Second-in-Command (Men of Hidden Justice #2) by Melanie Moreland





Chapter One





Marcus





“On my mark,” I murmured, my voice so low it was barely a whisper. “We go on three.”

No one responded. There was no need. My men were ready. We knew the drill—we’d done this far too many times for there to be any mistakes.

I counted it down, signaling go time. “One.”

Where once it was silent, in places you thought were empty, came a burst of movement and noise. Doors were kicked in, gunshots fired, the thundering sounds of booted feet and shouting filled the air.

Show time.





Every mission was a race against the clock. Planning, strategizing down to the final detail. Plan A having a backup; Plan B having one as well. Contingencies for every eventuality.

The goal the same every time—saving innocent people.

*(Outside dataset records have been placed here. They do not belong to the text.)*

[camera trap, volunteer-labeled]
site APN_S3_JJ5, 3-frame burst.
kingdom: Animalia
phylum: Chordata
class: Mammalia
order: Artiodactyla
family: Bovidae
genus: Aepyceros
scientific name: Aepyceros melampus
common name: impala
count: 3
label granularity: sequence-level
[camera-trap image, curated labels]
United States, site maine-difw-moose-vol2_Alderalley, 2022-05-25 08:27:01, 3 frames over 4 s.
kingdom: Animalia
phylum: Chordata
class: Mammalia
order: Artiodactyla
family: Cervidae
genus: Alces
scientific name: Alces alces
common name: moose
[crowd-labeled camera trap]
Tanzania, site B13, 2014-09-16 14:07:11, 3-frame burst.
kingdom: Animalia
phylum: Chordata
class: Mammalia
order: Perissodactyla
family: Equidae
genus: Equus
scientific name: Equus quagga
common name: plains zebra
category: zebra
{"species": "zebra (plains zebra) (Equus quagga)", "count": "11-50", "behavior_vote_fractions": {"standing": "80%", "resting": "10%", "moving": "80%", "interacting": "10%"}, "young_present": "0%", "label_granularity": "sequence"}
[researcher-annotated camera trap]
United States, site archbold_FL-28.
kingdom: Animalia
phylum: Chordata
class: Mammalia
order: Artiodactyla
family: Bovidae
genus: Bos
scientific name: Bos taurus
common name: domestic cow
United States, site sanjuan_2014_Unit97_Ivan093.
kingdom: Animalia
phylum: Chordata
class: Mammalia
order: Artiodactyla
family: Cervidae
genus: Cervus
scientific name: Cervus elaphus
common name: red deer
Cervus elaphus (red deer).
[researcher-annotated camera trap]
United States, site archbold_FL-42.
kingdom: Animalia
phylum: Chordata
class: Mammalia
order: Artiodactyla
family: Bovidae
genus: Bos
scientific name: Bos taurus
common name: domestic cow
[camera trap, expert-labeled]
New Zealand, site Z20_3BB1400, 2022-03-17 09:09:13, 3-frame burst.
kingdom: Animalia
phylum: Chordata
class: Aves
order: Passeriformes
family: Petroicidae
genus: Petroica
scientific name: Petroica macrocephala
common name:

My feet pounded on the hard floor, the heavy thumps drowned out by the shouting and screaming around me. The building was so cold I could see my breath. Gunshots rang out, more high-pitched shrieks and panicked voices filling my head. I didn’t veer off course, heading directly for the head of the snake.

The cowards that ran these operations always hid themselves in the back, hoping if their place was attacked, they would have time to grab what they wanted and slip out, not caring if everyone around them died.

Except we were far too well advanced for them. Every exit was covered, every escape route known. No one would be leaving this building alive except for the victims. They were our number one priority. Always.

I burst through the door, my gun drawn. As I suspected, the leader was busy stuffing money into a bag.

He looked up, hatred on his face. “You’ll never stop it,” he sneered.

“No, we won’t,” I agreed. “But we can stop you.”

“I have something to offer.”

“I’m not interested.”

“You might be in this.”

“Nope.”

He was dead before he hit the floor.

Damien walked in, and I indicated the room. “Find all the cash. Blow the safe. Bring all the records.”

He nodded, getting right to work. He had come a long way in a few years. When he had started with Matteo’s team, he had been brash, hotheaded, and outspoken. Constantly getting himself in trouble with our bosses.

Now he was one of my most trusted men.

“Everyone out all right?” I asked.

He didn’t stop in his work, adding money and laptops to the bag and getting out his tools to crack the safe.

“Loading them now. They all have blankets and water. Protein bars. They’ll be gone in fifteen. We just want to make sure we have them all.” He frowned. “The intel said twenty-one, but we only found twenty people.”

That wasn’t unusual. On occasion, a victim died or was traded or sold before we got here. Still, it bothered me. “Have the men make another sweep.”

“Will do.”

“The others?”

He barked out a dry laugh. “Dead, Marcus. All of them. You got the last one.”

I headed to the stairs. I started at the top, checking the building myself. I always did. I was disgusted, but not surprised, to see how the ringleaders lived. Comfortable. Decadent. Far warmer than the other two floors. Big beds, lots of food, all the toys and trappings. The rest of the structure was exactly what you would expect in a warehouse and got worse the lower you descended into the building. The main floor was set up as a business so as not to draw attention to the real purpose of the warehouse. The trucks that came and went were a great cover and made transporting the victims easy. The basement where they were kept was barren, cold, and totally unescapable. Unless they took you out of it in a body bag.

I stopped in the room belonging to the head guy. It wasn’t big, but it was opulent. I walked around, something bothering me. What, I had no idea. I had thought I heard an odd noise, then shook my head. Everything seemed normal. I investigated the other rooms, but nothing stuck out. My men were there, checking for safes, guns, or the one unaccounted-for missing person, but the rooms came up clean.

The main floor of the warehouse had a couple of trucks, some empty storage containers—all covers for a legitimate business. The basement was empty, and I shuddered at the space these people had been forced to live in. The squalor and cold. The gray cement walls and unforgiving floor. It was a place meant to drain you of life and hope.

I headed back to the main floor. “Everything check out?” I asked, unable to shake the feeling that something was off.